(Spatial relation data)
____
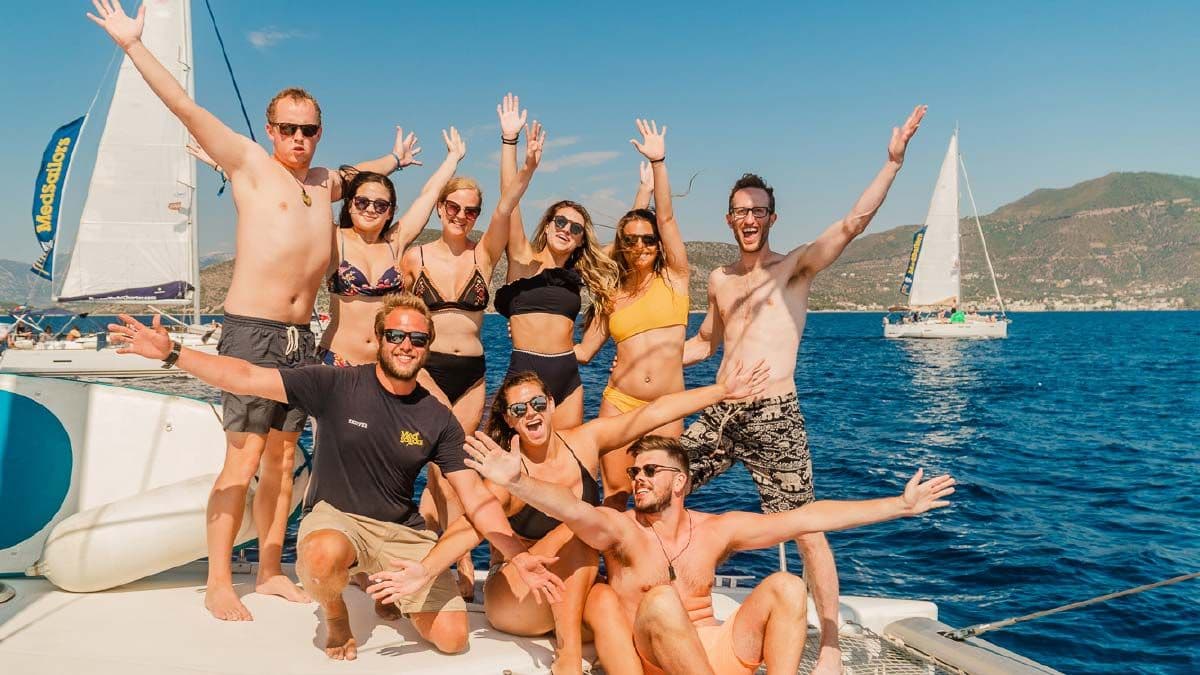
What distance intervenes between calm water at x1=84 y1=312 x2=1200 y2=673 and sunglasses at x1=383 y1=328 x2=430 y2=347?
23.9 ft

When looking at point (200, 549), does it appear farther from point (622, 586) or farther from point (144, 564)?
point (622, 586)

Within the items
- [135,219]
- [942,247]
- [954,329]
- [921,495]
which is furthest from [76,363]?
[954,329]

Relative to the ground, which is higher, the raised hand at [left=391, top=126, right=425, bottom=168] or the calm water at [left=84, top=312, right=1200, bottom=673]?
the raised hand at [left=391, top=126, right=425, bottom=168]

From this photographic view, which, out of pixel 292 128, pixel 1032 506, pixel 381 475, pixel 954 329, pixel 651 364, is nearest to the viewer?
pixel 381 475

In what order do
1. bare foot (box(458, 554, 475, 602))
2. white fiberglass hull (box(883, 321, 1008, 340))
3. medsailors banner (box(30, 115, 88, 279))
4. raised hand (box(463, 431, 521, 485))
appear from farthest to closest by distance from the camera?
white fiberglass hull (box(883, 321, 1008, 340)), medsailors banner (box(30, 115, 88, 279)), bare foot (box(458, 554, 475, 602)), raised hand (box(463, 431, 521, 485))

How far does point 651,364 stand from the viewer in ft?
17.5

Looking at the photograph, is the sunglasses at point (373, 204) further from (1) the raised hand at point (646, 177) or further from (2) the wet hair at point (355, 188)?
(1) the raised hand at point (646, 177)

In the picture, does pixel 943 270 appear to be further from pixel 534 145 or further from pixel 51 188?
pixel 534 145

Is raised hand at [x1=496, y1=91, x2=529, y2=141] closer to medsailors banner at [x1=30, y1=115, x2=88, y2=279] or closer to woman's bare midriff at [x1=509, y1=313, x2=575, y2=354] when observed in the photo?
woman's bare midriff at [x1=509, y1=313, x2=575, y2=354]

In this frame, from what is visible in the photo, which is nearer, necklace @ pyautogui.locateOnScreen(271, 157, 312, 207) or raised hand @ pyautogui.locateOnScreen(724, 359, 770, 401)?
raised hand @ pyautogui.locateOnScreen(724, 359, 770, 401)

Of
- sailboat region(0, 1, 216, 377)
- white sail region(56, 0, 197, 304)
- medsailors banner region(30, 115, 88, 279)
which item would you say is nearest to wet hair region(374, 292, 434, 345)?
sailboat region(0, 1, 216, 377)

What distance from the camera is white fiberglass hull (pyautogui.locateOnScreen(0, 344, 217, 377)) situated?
104ft

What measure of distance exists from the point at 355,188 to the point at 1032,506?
1420cm

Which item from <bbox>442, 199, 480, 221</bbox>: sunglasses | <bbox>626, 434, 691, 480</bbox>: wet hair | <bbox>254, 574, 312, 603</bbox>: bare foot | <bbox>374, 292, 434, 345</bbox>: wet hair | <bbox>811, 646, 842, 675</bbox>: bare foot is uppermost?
<bbox>442, 199, 480, 221</bbox>: sunglasses
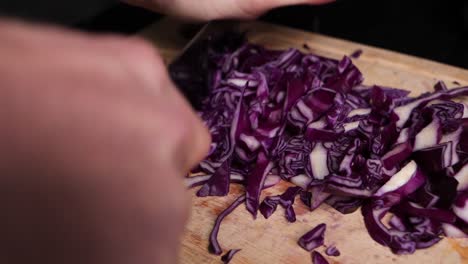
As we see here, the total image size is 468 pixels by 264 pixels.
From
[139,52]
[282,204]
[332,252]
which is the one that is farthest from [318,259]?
[139,52]

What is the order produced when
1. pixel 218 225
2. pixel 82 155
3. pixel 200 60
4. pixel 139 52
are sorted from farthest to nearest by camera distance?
pixel 200 60 < pixel 218 225 < pixel 139 52 < pixel 82 155

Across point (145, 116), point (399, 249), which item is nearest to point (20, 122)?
point (145, 116)

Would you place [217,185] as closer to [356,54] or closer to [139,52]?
[356,54]

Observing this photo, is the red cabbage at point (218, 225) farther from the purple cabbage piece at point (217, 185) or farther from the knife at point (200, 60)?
the knife at point (200, 60)

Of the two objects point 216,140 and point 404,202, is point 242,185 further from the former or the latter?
point 404,202

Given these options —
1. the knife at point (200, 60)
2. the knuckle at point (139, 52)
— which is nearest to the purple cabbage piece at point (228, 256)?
the knife at point (200, 60)

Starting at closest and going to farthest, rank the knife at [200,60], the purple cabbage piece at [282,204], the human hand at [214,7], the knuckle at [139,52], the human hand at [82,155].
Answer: the human hand at [82,155] < the knuckle at [139,52] < the purple cabbage piece at [282,204] < the human hand at [214,7] < the knife at [200,60]

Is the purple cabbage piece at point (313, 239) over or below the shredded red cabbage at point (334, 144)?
below

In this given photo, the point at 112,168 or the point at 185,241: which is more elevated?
the point at 112,168
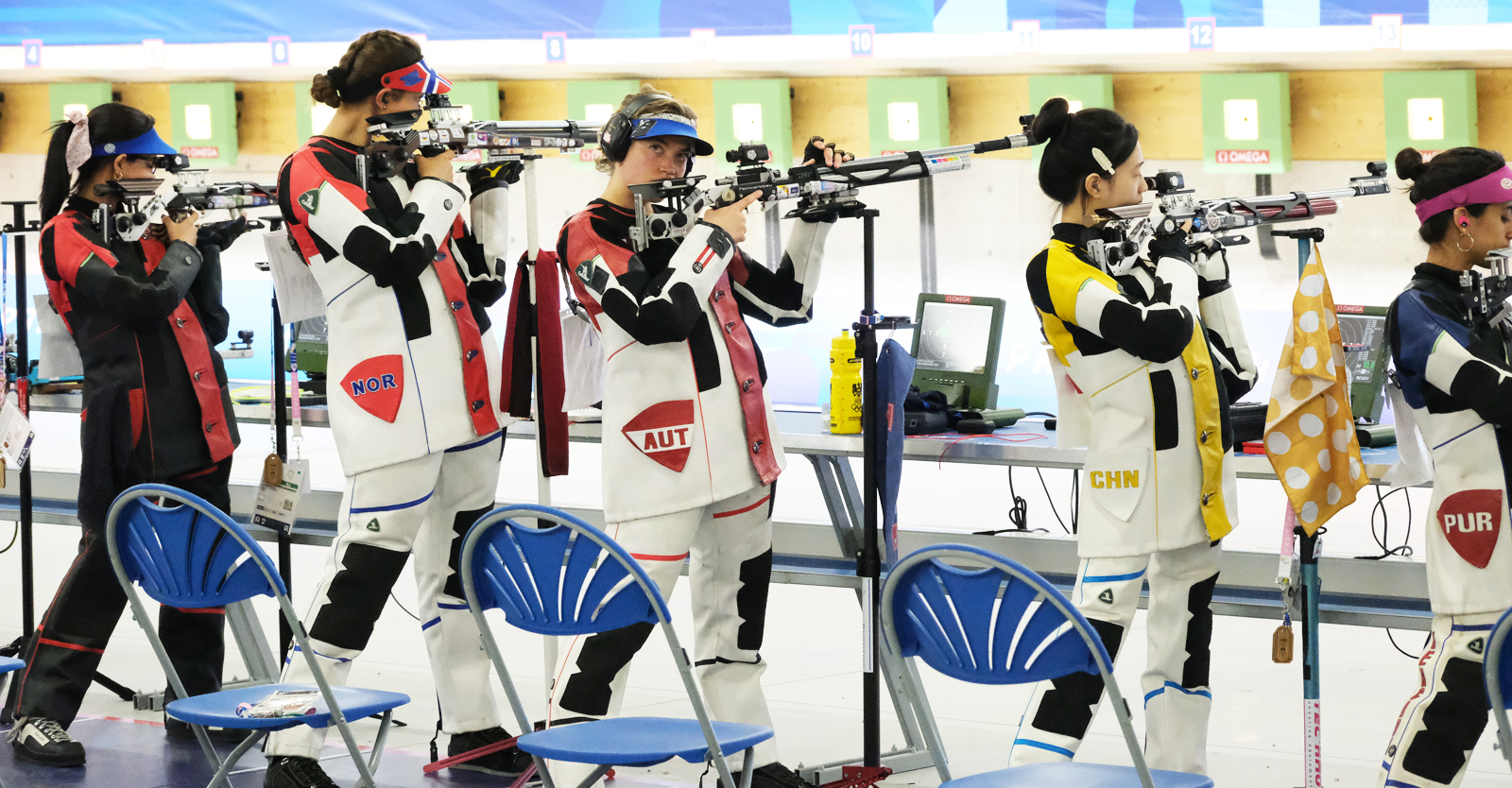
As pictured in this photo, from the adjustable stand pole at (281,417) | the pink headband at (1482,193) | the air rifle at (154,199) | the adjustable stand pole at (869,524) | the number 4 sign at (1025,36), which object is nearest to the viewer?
the pink headband at (1482,193)

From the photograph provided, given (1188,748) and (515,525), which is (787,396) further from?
(515,525)

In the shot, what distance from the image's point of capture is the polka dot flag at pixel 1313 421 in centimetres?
288

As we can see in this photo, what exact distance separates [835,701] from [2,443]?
7.57 ft

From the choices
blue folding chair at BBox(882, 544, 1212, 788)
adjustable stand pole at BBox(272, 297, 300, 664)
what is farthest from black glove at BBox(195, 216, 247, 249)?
blue folding chair at BBox(882, 544, 1212, 788)

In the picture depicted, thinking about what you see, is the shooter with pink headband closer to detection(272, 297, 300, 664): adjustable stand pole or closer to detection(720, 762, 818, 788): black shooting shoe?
detection(720, 762, 818, 788): black shooting shoe

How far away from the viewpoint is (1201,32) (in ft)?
15.0

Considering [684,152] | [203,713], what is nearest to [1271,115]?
[684,152]

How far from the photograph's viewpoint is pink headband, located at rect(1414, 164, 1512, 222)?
8.71ft

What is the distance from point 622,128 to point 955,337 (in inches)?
58.6

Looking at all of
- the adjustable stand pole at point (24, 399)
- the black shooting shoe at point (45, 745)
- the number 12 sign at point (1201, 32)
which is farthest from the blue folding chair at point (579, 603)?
the number 12 sign at point (1201, 32)

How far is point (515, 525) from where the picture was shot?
234 centimetres

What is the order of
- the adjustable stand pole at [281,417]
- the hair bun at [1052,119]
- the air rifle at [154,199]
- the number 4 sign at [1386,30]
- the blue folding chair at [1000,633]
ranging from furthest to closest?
the number 4 sign at [1386,30] < the adjustable stand pole at [281,417] < the air rifle at [154,199] < the hair bun at [1052,119] < the blue folding chair at [1000,633]

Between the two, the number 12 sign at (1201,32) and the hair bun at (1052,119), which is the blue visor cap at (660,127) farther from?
the number 12 sign at (1201,32)

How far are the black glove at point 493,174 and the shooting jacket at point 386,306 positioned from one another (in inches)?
4.6
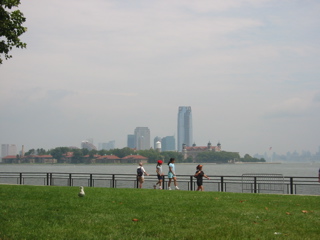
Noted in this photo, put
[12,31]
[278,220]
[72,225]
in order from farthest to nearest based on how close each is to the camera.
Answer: [12,31] → [278,220] → [72,225]

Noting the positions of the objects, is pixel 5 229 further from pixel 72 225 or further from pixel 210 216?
pixel 210 216

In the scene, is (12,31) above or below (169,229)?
above

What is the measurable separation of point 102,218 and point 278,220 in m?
4.37

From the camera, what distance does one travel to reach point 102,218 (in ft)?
37.9

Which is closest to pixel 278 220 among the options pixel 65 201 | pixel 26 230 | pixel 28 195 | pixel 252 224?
pixel 252 224

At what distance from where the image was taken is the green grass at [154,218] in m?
9.60

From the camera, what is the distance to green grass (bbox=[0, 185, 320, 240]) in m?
9.60

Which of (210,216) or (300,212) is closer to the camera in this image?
(210,216)

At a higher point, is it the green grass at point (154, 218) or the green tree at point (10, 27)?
the green tree at point (10, 27)

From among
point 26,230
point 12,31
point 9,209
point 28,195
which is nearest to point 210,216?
point 26,230

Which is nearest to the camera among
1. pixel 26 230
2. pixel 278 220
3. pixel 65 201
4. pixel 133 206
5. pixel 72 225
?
pixel 26 230

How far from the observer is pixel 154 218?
38.3 ft

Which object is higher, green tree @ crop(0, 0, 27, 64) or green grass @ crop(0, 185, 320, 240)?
green tree @ crop(0, 0, 27, 64)

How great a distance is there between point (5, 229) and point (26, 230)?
0.48 meters
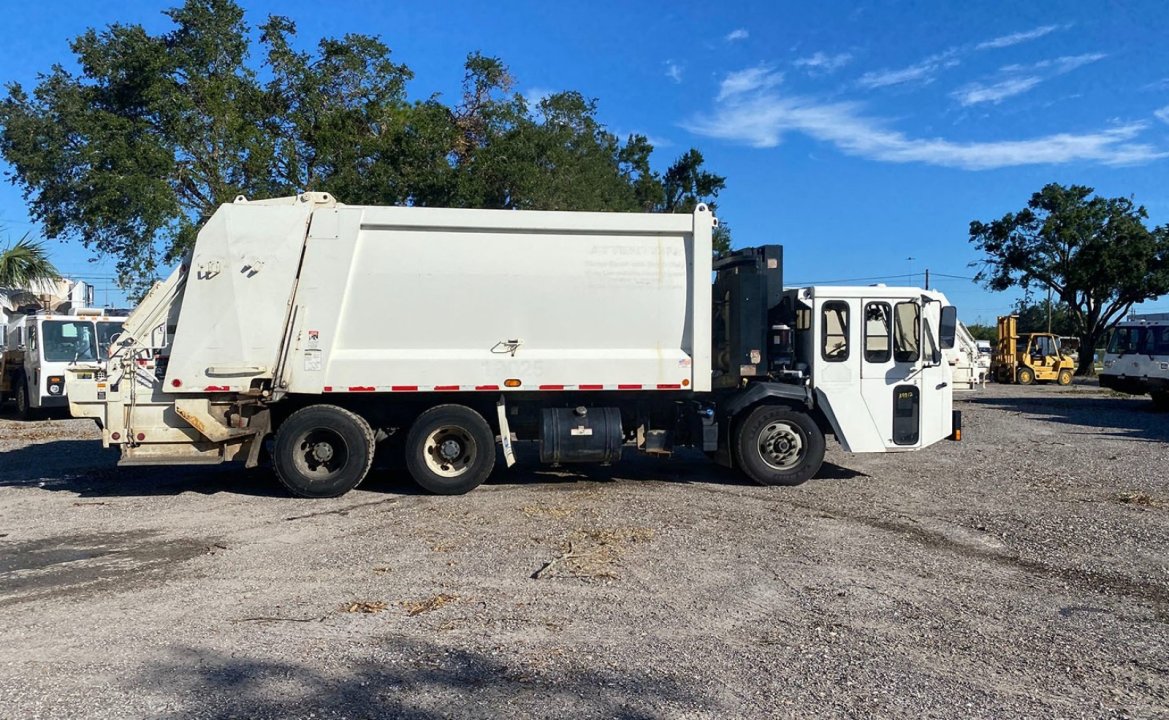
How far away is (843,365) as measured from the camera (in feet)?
33.2

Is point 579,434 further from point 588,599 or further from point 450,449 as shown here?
point 588,599

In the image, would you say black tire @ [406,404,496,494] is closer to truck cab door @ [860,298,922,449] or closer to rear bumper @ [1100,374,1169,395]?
truck cab door @ [860,298,922,449]

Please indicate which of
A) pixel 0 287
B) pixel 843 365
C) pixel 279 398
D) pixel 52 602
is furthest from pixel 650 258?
pixel 0 287

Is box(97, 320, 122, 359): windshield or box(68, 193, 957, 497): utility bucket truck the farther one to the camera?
box(97, 320, 122, 359): windshield

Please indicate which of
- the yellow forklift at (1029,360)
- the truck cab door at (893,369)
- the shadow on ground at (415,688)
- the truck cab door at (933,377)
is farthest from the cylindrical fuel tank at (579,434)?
the yellow forklift at (1029,360)

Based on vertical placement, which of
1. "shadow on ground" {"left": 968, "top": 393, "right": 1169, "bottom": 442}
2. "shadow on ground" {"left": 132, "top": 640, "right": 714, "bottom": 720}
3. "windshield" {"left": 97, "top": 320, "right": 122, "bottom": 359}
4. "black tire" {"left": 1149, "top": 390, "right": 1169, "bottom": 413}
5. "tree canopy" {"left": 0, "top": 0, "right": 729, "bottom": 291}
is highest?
"tree canopy" {"left": 0, "top": 0, "right": 729, "bottom": 291}

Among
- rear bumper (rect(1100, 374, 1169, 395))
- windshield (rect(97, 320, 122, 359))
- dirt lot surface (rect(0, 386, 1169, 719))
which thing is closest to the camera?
dirt lot surface (rect(0, 386, 1169, 719))

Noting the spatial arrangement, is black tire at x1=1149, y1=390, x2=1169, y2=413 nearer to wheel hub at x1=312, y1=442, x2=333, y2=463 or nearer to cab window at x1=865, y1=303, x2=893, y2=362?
cab window at x1=865, y1=303, x2=893, y2=362

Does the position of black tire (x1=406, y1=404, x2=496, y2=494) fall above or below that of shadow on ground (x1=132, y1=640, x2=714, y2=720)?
above

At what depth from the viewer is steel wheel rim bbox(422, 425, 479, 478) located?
9602 millimetres

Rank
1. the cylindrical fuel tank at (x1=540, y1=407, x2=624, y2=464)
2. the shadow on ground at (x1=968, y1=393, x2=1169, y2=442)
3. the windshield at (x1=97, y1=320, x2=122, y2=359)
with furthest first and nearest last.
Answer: the windshield at (x1=97, y1=320, x2=122, y2=359), the shadow on ground at (x1=968, y1=393, x2=1169, y2=442), the cylindrical fuel tank at (x1=540, y1=407, x2=624, y2=464)

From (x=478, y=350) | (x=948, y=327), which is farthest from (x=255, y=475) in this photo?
(x=948, y=327)

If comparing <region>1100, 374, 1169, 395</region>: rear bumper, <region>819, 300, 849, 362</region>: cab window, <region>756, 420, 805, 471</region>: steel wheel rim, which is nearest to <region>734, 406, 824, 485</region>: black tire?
<region>756, 420, 805, 471</region>: steel wheel rim

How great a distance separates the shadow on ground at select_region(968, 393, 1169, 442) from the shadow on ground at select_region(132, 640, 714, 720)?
14501 millimetres
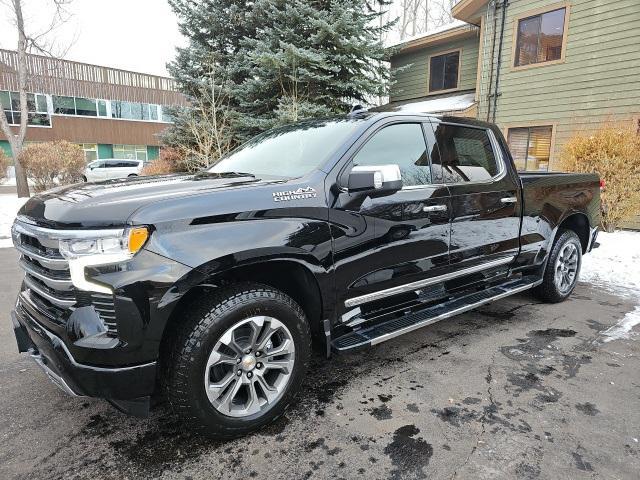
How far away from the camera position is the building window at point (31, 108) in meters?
29.8

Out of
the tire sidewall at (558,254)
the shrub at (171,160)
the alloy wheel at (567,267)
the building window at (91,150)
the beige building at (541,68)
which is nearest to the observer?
the tire sidewall at (558,254)

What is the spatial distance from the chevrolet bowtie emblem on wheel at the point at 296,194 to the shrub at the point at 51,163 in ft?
52.1

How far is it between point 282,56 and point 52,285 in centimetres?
982

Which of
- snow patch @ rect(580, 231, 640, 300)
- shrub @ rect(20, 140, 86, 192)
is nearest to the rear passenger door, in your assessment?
snow patch @ rect(580, 231, 640, 300)

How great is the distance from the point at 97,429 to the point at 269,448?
3.40 feet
____
- [SHORT EXERCISE]:
Reproduce word for word the stretch of the data above from the line containing "What is the order of" through the line containing "ranging from furthest to closest?". Include both of those lines and nothing else.

- [RIGHT ANSWER]:
What is the order of
- the adjustable stand pole at [281,417]
- the hair bun at [1052,119]
- the air rifle at [154,199]
- the number 4 sign at [1386,30]
- the blue folding chair at [1000,633]
ranging from furthest to closest?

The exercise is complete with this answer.